EXTRACT:
----

Consider the differential equation :
$y^{''} +py^{'}+qy=0$ where $p,q$ are continuous functions.
1.Show that $u_1(x)=x^a,u_2(x)=x^b$ are not solutions of the differential equation in any interval that contains the origin where $a,b>1$ are real.
2.Find $p,q$ such that $u_1,u_2$ are linearly independent solutions of the differential equation in some interval not containing the origin.

----

WORK TASK: Write what comes next in the differential equation problem, picking up right after its second part.

PROVIDED MATERIAL:
----

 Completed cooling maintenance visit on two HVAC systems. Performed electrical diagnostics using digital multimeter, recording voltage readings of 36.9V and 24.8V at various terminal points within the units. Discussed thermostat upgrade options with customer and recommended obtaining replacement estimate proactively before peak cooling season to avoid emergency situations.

----

SOLVED EXERCISE:
My try:
Since $u_1,u_2$ are solutions so they must satisfy the ODE:
$a(a-1)x^{a-2}+apx^{a-1}+qx^a=0$
$b(b-1)x^{b-2}+bpx^{b-1}+qx^b==0$
Multiplying the first equation by $x^b$ and second by $x^a$ we get the following:
$a(a-1)x^{a+b-2}+apx^{a+b-1}+qx^{a+b}=0$
$b(b-1)x^{a+b-2}+bpx^{a+b-1}+qx^{b+a}==0$
and solving we get:
$\dfrac{x^{a+b-2}}{ap-bq}=\dfrac{x^{a+b-1}}{b(b-1)q-qa(a-1)}=\dfrac{x^{a+b}}{a(a-1)bp-b(b-1)ap}$
But doing this also I cant prove that $u_1,u_2$ cant be solutions.
What should I do?
How should I find $p,q$?